### Given task
Repeat the listing below in full, exactly as it stands.

Scene question records:
■ ■ ■ ■
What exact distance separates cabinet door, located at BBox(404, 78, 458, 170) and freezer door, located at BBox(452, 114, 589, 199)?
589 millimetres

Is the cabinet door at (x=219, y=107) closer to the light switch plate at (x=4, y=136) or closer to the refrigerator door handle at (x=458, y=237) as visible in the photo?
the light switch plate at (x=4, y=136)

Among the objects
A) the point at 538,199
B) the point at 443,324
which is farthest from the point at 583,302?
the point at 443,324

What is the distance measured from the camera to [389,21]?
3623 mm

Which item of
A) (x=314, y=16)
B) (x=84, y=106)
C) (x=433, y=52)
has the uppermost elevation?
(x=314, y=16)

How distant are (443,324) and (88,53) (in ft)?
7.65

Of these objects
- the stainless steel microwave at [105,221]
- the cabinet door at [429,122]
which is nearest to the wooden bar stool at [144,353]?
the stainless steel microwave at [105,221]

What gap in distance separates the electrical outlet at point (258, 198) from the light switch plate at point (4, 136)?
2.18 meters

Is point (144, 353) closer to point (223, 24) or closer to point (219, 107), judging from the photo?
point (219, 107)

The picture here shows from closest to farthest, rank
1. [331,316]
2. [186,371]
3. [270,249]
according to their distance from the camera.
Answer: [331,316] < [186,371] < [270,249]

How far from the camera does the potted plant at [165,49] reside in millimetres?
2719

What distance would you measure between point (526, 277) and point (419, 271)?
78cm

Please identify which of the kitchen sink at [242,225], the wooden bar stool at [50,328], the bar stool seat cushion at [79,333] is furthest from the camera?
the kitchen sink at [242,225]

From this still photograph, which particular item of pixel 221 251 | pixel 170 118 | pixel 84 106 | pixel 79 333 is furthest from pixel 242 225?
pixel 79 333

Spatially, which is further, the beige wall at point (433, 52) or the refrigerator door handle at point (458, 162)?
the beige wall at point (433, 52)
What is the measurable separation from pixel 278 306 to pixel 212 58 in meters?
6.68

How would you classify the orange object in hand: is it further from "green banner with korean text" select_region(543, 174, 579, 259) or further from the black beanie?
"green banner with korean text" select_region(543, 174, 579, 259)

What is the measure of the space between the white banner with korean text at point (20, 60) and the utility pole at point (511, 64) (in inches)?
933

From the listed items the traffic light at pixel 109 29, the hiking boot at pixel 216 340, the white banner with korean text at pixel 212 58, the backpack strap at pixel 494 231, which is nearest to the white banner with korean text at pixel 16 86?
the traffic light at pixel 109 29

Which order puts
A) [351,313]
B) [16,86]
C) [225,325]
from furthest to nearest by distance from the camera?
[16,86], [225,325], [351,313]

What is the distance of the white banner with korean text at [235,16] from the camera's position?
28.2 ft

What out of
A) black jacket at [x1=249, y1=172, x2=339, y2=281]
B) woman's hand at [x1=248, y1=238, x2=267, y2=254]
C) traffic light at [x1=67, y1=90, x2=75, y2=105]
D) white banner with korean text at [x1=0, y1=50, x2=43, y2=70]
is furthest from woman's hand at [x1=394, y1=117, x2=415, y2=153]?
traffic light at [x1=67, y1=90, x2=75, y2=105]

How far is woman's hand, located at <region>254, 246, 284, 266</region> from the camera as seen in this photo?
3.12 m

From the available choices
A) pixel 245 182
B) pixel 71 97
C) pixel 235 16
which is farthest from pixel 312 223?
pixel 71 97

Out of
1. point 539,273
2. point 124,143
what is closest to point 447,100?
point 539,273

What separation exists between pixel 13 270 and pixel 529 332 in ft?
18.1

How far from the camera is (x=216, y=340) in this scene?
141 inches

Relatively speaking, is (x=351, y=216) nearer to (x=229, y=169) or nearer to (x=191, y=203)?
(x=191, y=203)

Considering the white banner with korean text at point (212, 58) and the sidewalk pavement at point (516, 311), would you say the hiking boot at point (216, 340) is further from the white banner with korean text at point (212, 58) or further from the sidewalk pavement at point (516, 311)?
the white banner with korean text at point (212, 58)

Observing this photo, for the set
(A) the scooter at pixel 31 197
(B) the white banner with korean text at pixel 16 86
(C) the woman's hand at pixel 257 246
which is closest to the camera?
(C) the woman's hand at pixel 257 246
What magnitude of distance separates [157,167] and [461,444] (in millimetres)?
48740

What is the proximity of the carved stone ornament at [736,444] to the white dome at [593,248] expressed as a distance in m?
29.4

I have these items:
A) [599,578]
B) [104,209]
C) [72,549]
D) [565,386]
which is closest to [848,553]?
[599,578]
■ ■ ■ ■
### Response to the task
What exact distance separates cabinet door, located at BBox(404, 78, 458, 170) and freezer door, located at BBox(452, 114, 589, 199)?
589 millimetres

Is the cabinet door at (x=219, y=107) closer to the light switch plate at (x=4, y=136) or closer to the refrigerator door handle at (x=458, y=237) as visible in the photo?
the light switch plate at (x=4, y=136)

Among the objects
A) the point at 538,199
B) the point at 443,324
which is farthest from the point at 583,302?
the point at 443,324

What is the distance measured from the camera to [389,21]?
3623 mm

Which item of
A) (x=314, y=16)
B) (x=84, y=106)
C) (x=433, y=52)
has the uppermost elevation?
(x=314, y=16)

How distant are (443,324) and (88,53) (in ft)?
7.65

Of these objects
- the stainless steel microwave at [105,221]
- the cabinet door at [429,122]
which is nearest to the wooden bar stool at [144,353]?
the stainless steel microwave at [105,221]

What gap in distance separates the electrical outlet at point (258, 198) from the light switch plate at point (4, 136)?
2.18 meters

Is point (144, 353) closer to point (223, 24) or closer to point (219, 107), judging from the photo?
point (219, 107)

The picture here shows from closest to farthest, rank
1. [331,316]
2. [186,371]
3. [270,249]
according to their distance from the camera.
Answer: [331,316] < [186,371] < [270,249]

How far from the camera does the potted plant at [165,49] reside in millimetres?
2719

What distance would you measure between point (526, 277) and point (419, 271)?
78cm

Please identify which of the kitchen sink at [242,225], the wooden bar stool at [50,328], the bar stool seat cushion at [79,333] is furthest from the camera?
the kitchen sink at [242,225]

From this still photograph, which particular item of pixel 221 251 | pixel 170 118 | pixel 84 106 | pixel 79 333 is furthest from pixel 242 225?
pixel 79 333

Spatially, which is further, the beige wall at point (433, 52) or the refrigerator door handle at point (458, 162)?
the beige wall at point (433, 52)
What is the measurable separation from pixel 278 306 to pixel 212 58 in meters?
6.68

How would you classify the orange object in hand: is it further from "green banner with korean text" select_region(543, 174, 579, 259) or further from the black beanie?
"green banner with korean text" select_region(543, 174, 579, 259)

What is the measure of the space between the white banner with korean text at point (20, 60) and the utility pole at point (511, 64) (in inches)?
933

From the listed items the traffic light at pixel 109 29, the hiking boot at pixel 216 340, the white banner with korean text at pixel 212 58, the backpack strap at pixel 494 231, which is nearest to the white banner with korean text at pixel 16 86?
the traffic light at pixel 109 29

Which order puts
A) [351,313]
B) [16,86]
C) [225,325]
from furthest to nearest by distance from the camera?
[16,86], [225,325], [351,313]

What is the distance of the white banner with korean text at [235,16] from the camera's position?
28.2 ft

What out of
A) black jacket at [x1=249, y1=172, x2=339, y2=281]
B) woman's hand at [x1=248, y1=238, x2=267, y2=254]
C) traffic light at [x1=67, y1=90, x2=75, y2=105]
D) white banner with korean text at [x1=0, y1=50, x2=43, y2=70]
is furthest from woman's hand at [x1=394, y1=117, x2=415, y2=153]?
traffic light at [x1=67, y1=90, x2=75, y2=105]

How far is woman's hand, located at <region>254, 246, 284, 266</region> from the camera as seen in this photo?
3.12 m

From the available choices
A) pixel 245 182
B) pixel 71 97
C) pixel 235 16
which is farthest from pixel 312 223?
pixel 71 97

Out of
1. point 539,273
2. point 124,143
what is closest to point 447,100?
point 539,273

What separation exists between pixel 13 270 and pixel 529 332 in ft?
18.1

How far from the camera is (x=216, y=340) in this scene?
141 inches

Relatively speaking, is (x=351, y=216) nearer to (x=229, y=169) or nearer to (x=191, y=203)?
(x=191, y=203)

Considering the white banner with korean text at point (212, 58) and the sidewalk pavement at point (516, 311), would you say the hiking boot at point (216, 340) is further from the white banner with korean text at point (212, 58) or further from the sidewalk pavement at point (516, 311)?
the white banner with korean text at point (212, 58)

Observing this photo, for the set
(A) the scooter at pixel 31 197
(B) the white banner with korean text at pixel 16 86
(C) the woman's hand at pixel 257 246
which is closest to the camera?
(C) the woman's hand at pixel 257 246
What magnitude of distance separates [157,167] and [461,444] (in millimetres)?
48740

What is the proximity of the carved stone ornament at [736,444] to the white dome at [593,248] expressed as a distance in m?
29.4

I have these items:
A) [599,578]
B) [104,209]
C) [72,549]
D) [565,386]
which is closest to [848,553]?
[599,578]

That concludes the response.